2. **Wayback Machine archive** — check
`https://web.archive.org/web/2023*/afir.ro/rapoarte/beneficiari-de-fonduri-europene/date-deschise/`
for snapshots that still link to old XLSX files. URLs may still resolve
(AFIR media folder is content-addressed: `/media/<hash>/file.xlsx`).
3. **opendata.afir.info account** — the dataset titles `AchizitiiPrivate2020`,
`ProiectePNDR2020` suggest historical exports may live here, but the
download interface needs login.

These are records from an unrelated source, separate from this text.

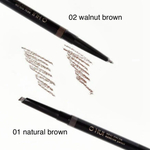 Карандаш для макияжа бровей и век O Hui Real Color eyebrow pencil.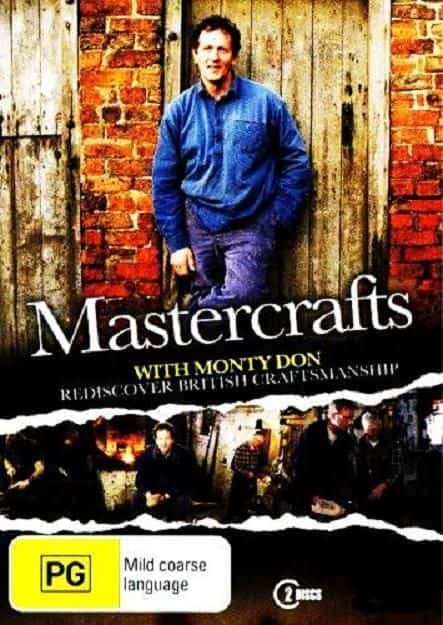 外语原版纪录片《 Mastercrafts 》 - 纪录片1080P/720P/360P高清标清网盘迅雷下载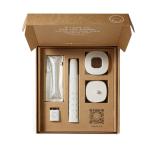 CMYK Cosmetic Paper Box 250gsm Coated White Board Makeup Products Packaging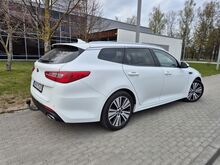 Kia Optima дизель, автомат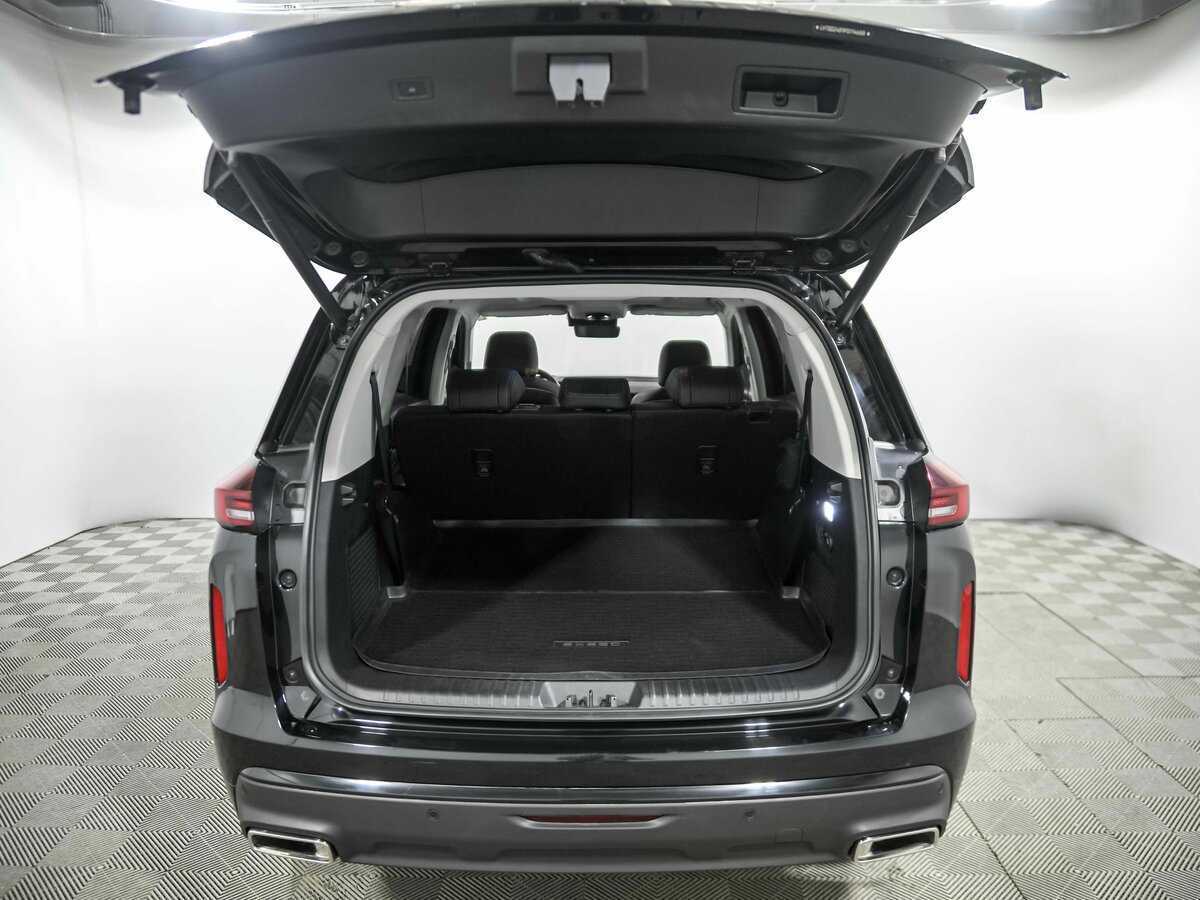 Exeed VX, 2023 Фото №19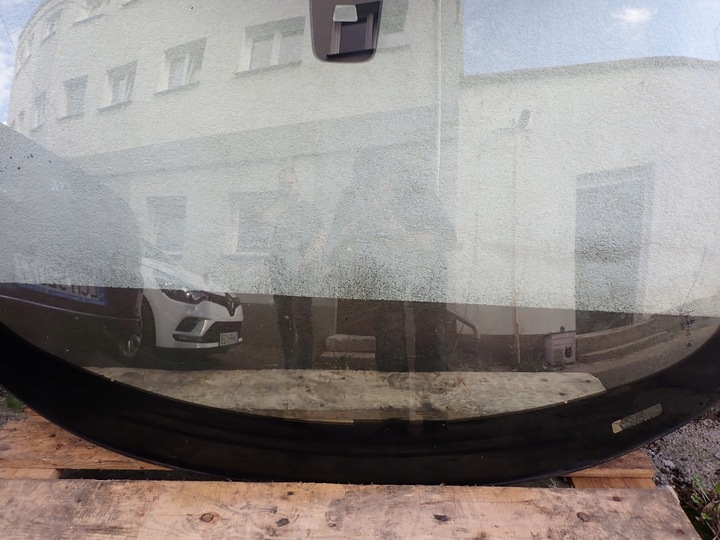 фото №6, Стекло передняя лобовое jaguar xj x351 длинный европа hgy 5769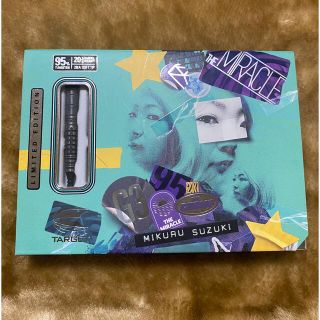 Target - 限定396セット the miracle G3 鈴木未来 ダーツ バレル の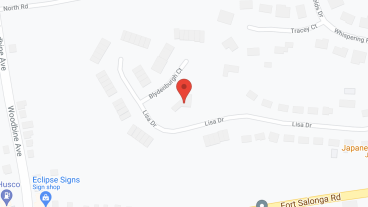 Dawn Hill Manor in google map
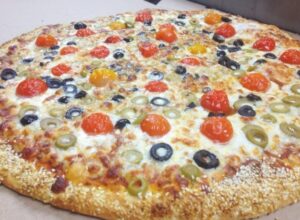 ליטל פיצה - little pizza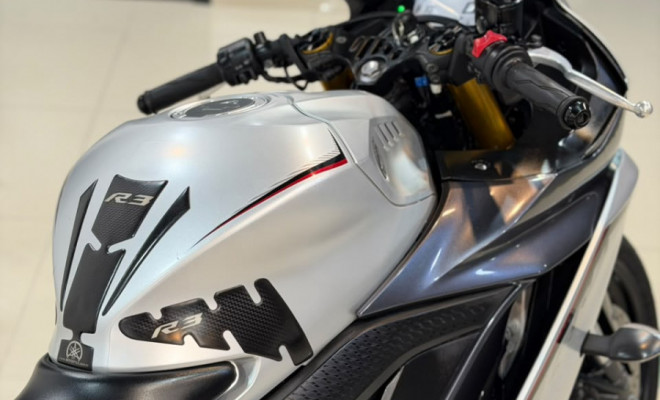 YAMAHA YZF R-3 321/ABS 2021 Gasolina-5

Apply for an open-data access account.
**Estimated row counts when obtained**: ~450K-500K per year (extrapolating
from 2023 = 475K and 2024 = 563K).
### 3. APIA-specific datasets (LOWER PRIORITY)
`Lista Fermierilor Campania APIA 2024` (small file, ~50K rows expected).
This is a *subset* of FEGA payments (only certain campaigns), so once FEGA
2024 is ingested, this dataset is partially redundant. Worth ingesting
into a separate `fonduri.apia_fermieri` table only if it carries the
geographic columns (parcel codes) the FEGA dump lacks.
Geographic LPIS shapefiles (`Parcele Agricole APIA LPIS 2025`,
`Categorii de Folosință`) are **map data**, not payment data — defer to
when we add map overlays to /achizitii/firma/[cui] profile pages.
## Files modified/added in this session
- **NEW** `services/seap-scraper/scripts/import-afir-historical.py` — XLSX→TSV normalizer
- **NEW** `services/seap-scraper/cron/import-afir-historical.sh` — orchestrator
- **NEW** `services/seap-scraper/AFIR-HISTORICAL-PLAN.md` (this file)
`fonduri.afir_plati` schema unchanged — no migration. The DELETE+INSERT
flow uses the existing table as-is. Adding `tip_fond` discriminator is
a follow-up migration when FEGA ingest is implemented.